I have a .ps1 file that I run from PowerShell, the code is as follows:

$strTables = ""
$tables | ForEach-Object{            
    $strTables += "-t $_ "  
}
# $strTables = -t fisrtTable -t secondTable
dotnet ef dbcontext scaffold $strConn Npgsql.EntityFrameworkCore.PostgreSQL --context MyModel $strTables -v -f

If I put the variable $strTable in the command it does not recognise the -t parameter (but the variable $strConn does work)

Unrecognized option '-t fisrtTable -t secondTable'

If I write the tables without the variable, it works.

dotnet ef dbcontext scaffold $strConn Npgsql.EntityFrameworkCore.PostgreSQL --context MyModel -t firstTable -t secondTable -v -f

I have too many tables to do this manually. Do you know how I can concatenate variable $strTables with the dotnet command?

Thanks in advance


Solution

  • If you construct a string such as -t foo and pass it via a variable to an external program, it is passed as a single, double-quoted argument (that is, donet will literally see "-t foo" on its command line) - and therefore won't be recognized as parameter name-value combination.

    • You must pass -t and foo separately, as elements of an array instead.

    • When you use an array as an argument for an external program, PowerShell passes the array elements as individual, space-separated arguments:

    # Create an array such as '-t', 'foo', '-t', 'bar', ...

---+---

**TASK REQUIREMENTS:**
(1) In the PowerShell scaffolding question, which variable does work when placed in the dotnet command?
(2) Using the solution in the PowerShell scaffolding question, explain why the dotnet command does not recognize the -t option when it comes from the $strTables string.
(3) Write what comes next in the PowerShell scaffolding question, starting after its last line.

**SOURCE INFORMATION:**
---+---

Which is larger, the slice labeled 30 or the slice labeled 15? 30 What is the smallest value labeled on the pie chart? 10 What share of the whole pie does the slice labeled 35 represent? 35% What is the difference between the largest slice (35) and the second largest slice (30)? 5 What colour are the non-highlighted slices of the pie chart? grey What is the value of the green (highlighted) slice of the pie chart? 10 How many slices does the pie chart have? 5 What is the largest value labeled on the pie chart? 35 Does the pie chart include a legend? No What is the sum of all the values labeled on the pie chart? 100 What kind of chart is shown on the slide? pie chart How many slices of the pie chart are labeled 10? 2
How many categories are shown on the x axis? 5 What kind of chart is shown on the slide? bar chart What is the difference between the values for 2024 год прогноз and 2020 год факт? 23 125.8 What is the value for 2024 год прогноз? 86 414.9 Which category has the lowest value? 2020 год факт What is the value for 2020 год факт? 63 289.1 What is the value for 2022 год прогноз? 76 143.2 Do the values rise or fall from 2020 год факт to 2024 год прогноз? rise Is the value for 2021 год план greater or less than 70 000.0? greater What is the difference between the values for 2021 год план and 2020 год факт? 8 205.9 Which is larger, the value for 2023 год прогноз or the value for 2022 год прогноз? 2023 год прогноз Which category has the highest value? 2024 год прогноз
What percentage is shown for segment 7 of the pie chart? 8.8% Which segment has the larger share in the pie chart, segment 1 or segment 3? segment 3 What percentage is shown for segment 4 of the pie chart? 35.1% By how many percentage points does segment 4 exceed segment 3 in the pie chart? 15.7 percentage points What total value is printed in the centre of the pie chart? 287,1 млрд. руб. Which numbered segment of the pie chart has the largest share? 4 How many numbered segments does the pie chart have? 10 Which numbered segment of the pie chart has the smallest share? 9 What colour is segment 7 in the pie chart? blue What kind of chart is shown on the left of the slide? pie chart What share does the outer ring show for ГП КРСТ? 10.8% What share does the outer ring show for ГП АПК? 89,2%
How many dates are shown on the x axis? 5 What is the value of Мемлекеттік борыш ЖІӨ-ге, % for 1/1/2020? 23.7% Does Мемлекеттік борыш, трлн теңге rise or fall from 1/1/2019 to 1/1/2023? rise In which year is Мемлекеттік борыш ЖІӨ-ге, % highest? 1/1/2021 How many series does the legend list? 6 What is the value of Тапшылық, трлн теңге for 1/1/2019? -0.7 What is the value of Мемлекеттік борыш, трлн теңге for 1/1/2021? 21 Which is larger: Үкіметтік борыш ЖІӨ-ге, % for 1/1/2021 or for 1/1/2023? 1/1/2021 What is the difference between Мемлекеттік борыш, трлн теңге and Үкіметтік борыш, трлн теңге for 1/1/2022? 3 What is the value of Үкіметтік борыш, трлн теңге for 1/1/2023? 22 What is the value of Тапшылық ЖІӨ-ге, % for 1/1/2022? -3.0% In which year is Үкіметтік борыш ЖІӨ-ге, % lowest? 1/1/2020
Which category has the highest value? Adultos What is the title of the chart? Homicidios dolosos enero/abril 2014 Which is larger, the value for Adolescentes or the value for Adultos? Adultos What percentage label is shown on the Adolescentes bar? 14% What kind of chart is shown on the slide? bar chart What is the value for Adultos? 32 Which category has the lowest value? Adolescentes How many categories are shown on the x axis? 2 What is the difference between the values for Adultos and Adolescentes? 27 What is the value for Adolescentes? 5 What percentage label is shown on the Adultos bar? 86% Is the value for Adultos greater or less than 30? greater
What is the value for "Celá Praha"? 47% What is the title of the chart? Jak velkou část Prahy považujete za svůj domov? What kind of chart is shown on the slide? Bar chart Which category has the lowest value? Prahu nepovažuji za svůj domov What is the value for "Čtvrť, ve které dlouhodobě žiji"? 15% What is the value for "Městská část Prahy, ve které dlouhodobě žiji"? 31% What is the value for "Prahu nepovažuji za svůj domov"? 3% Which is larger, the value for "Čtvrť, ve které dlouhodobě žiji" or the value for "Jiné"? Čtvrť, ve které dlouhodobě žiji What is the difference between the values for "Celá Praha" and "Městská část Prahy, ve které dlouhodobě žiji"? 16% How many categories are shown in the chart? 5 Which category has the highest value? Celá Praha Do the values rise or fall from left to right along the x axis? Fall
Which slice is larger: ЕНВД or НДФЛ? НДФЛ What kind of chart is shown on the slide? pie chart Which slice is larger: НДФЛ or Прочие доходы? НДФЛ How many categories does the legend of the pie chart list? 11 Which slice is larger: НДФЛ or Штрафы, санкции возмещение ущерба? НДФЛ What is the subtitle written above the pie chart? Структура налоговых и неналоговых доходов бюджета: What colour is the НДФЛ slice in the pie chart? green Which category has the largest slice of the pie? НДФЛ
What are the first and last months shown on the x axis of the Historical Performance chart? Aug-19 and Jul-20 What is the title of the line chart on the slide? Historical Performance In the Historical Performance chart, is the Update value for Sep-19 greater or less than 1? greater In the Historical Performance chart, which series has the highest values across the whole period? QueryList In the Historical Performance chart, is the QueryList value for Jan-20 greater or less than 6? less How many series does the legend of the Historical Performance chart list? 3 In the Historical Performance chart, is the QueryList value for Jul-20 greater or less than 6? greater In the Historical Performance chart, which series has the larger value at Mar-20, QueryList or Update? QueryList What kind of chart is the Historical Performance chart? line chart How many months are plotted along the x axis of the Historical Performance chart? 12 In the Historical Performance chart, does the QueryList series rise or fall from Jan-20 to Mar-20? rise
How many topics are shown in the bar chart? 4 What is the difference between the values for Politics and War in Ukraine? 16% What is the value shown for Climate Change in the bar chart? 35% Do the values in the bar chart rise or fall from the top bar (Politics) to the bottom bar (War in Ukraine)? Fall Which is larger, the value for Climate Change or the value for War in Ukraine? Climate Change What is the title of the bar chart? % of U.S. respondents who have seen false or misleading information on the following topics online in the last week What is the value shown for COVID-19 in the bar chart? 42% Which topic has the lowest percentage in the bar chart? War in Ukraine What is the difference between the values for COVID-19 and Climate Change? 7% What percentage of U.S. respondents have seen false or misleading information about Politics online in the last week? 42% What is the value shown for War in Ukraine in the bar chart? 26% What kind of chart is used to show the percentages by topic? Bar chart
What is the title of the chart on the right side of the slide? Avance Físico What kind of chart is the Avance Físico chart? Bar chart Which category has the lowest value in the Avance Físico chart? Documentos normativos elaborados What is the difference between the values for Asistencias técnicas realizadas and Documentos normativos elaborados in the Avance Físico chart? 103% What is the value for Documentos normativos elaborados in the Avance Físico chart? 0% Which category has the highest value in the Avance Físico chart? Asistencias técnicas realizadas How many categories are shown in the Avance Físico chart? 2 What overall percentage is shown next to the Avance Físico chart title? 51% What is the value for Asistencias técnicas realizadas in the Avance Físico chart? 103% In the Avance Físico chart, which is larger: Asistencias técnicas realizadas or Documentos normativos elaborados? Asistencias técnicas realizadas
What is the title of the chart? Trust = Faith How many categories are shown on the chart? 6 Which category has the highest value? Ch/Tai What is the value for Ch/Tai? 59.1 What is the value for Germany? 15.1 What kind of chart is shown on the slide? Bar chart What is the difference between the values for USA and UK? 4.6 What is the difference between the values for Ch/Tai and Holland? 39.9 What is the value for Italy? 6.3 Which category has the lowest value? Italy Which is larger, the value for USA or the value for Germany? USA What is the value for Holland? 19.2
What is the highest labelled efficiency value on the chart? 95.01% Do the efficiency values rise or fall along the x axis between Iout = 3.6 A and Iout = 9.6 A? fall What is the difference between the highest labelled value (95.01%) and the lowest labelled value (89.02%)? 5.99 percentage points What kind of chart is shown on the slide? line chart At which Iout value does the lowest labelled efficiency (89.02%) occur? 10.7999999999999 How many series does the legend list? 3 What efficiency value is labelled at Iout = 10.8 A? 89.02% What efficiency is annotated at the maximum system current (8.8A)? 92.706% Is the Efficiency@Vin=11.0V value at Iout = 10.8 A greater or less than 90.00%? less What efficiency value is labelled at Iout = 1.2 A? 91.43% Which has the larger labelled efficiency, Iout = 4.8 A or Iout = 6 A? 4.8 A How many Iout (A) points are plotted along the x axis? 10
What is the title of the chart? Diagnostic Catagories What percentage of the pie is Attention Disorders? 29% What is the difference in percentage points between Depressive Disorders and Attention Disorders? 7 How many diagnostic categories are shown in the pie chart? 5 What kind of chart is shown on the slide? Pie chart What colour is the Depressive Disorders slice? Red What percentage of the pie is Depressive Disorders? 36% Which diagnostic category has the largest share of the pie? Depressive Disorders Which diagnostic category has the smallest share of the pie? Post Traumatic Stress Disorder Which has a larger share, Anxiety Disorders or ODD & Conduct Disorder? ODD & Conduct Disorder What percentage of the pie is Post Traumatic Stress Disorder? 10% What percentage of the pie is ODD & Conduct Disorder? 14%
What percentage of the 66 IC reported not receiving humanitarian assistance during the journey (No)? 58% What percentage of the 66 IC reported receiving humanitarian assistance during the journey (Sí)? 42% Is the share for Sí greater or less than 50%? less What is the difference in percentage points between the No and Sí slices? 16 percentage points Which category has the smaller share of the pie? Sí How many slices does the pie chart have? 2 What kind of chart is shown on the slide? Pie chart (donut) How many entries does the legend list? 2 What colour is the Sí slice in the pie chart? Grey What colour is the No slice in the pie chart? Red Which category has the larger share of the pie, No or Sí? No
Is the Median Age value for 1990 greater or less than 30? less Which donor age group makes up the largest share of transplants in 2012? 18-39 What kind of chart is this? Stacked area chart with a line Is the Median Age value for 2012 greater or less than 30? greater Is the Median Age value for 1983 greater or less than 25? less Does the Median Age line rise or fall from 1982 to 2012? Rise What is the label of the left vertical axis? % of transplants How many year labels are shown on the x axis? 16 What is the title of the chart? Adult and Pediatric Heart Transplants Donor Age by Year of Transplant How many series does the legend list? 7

---+---

**RESPONSES IN ORDER:**
(1) The variable $strConn works.

(2) A string such as -t foo passed through a variable to an external program arrives as a single, double-quoted argument, so dotnet literally sees "-t foo". It therefore can't read it as a parameter name paired with a value.

(3)
    $tableArgs = 
      $tables | ForEach-Object{            
        '-t', "$_"  
      }
    
    # Note the use of $tableArgs as-is, which causes PowerShell to pass
    # e.g. ... -t foo -t bar ... behind the scenes.
    dotnet ef dbcontext scaffold $strConn Npgsql.EntityFrameworkCore.PostgreSQL --context MyModel $tableArgs -v -f
    

    To provide a simpler example: The equivalent of foo -s -o "bar baz" file1 is:

    $a = '-s', '-o', 'bar baz', 'file1' # construct the array of arguments
    foo $a  # or: foo @a
    

    As the first code snippet implies, you're free to mix explicitly specified arguments with those provided via an array.


    As an aside:

    • If the array containing the argument is stored in a variable, you may alternatively use splatting, i.e yo may pass @tableArgs (@ instead of $). However, given that with external programs and arrays this is the same as passing an array (variable) directly, there is no advantage in doing so.

      • However, splatting is necessary in order to pass programmatically constructed arguments to PowerShell commands, where it is more commonly based on a hashtable whose keys identify the target parameters, which enables passing named arguments.
    • On a general note: Whether or not you pass arguments literally, via variables, or by way of an array, PowerShell's passing of arguments with embedded " chars. as well as passing the empty string as an argument to external programs is broken in Windows PowerShell and PowerShell (Core) 7 up to v7.2.x, and requires workarounds - see this answer for details.